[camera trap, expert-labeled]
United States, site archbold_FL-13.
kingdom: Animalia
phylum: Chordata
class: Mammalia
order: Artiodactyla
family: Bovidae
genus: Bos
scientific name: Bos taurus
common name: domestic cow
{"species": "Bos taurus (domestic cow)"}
---
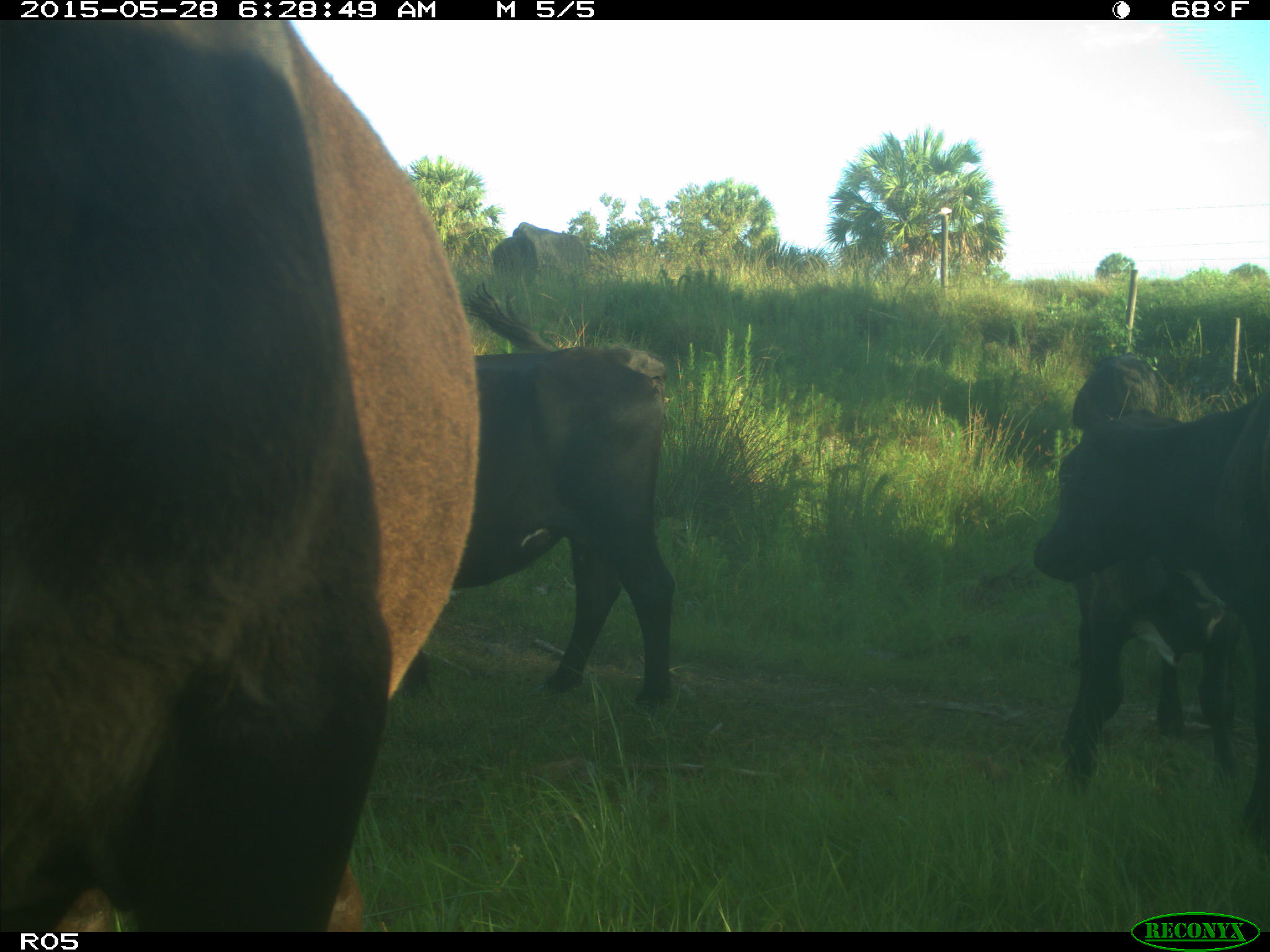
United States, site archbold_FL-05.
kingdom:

> What needs to be done
Within the listing, how many lines carry the word "States"? Answer with the number alone.

> Reply to the task
2